TASK ITEM
Please transcribe exactly the lines from the first line of the records below through the line containing "эффект в рассказе?", including both, and omit all pictures.

──────── STORED DATA

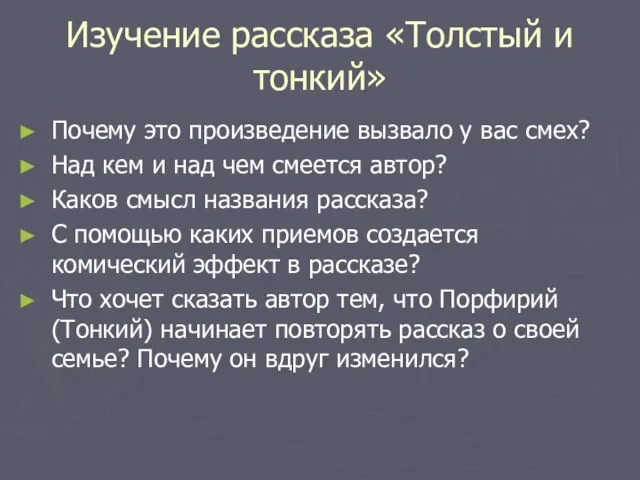 Изучение рассказа «Толстый и тонкий»

► Почему это произведение вызвало у вас смех?
► Над кем и над чем смеется автор?
► Каков смысл названия рассказа?
► С помощью каких приемов создается комический эффект в рассказе?
► Что хочет сказать автор тем, что Порфирий (Тонкий) начинает повторять рассказ о своей семье? Почему он вдруг изменился?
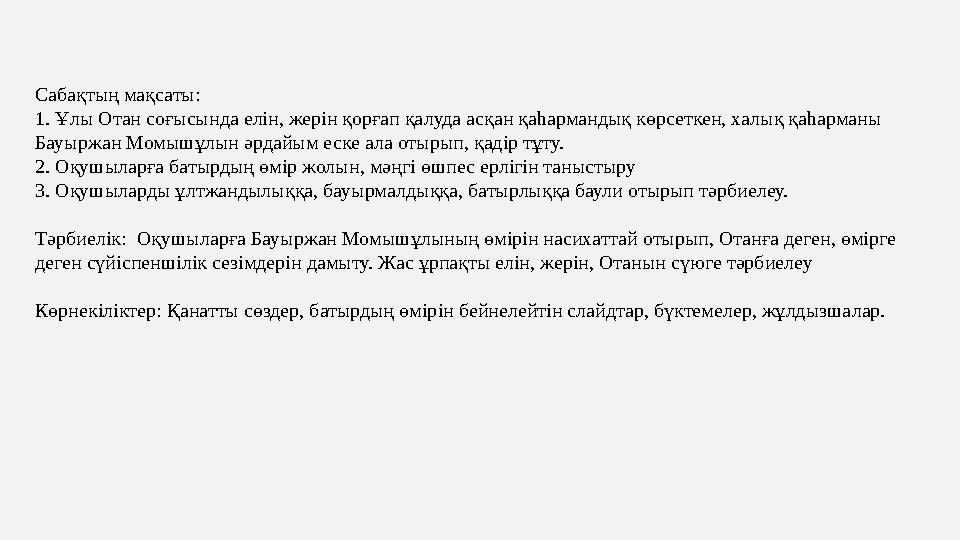 Сабақтың мақсаты:
1. Ұлы Отан соғысында елін, жерін қорғап қалуда асқан қаһармандық көрсеткен, халық қаһарманы Бауыржан Момышұлын әрдайым еске ала отырып, қадір тұту.
2. Оқушыларға батырдың өмір жолын, мәңгі өшпес ерлігін таныстыру
3. Оқушыларды ұлтжандылыққа, бауырмалдыққа, батырлыққа баули отырып тәрбиелеу.

Тәрбиелік: Оқушыларға Бауыржан Момышұлының өмірін насихаттай отырып, Отанға деген, өмірге деген сүйіспеншілік сезімдерін дамыту. Жас ұрпақты елін, жерін, Отанын сүюге тәрбиелеу

Көрнекіліктер: Қанатты сөздер, батырдың өмірін бейнелейтін слайдтар, бүктемелер, жұлдызшалар.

────────────────

SOLUTION
 Изучение рассказа «Толстый и тонкий»

► Почему это произведение вызвало у вас смех?
► Над кем и над чем смеется автор?
► Каков смысл названия рассказа?
► С помощью каких приемов создается комический эффект в рассказе?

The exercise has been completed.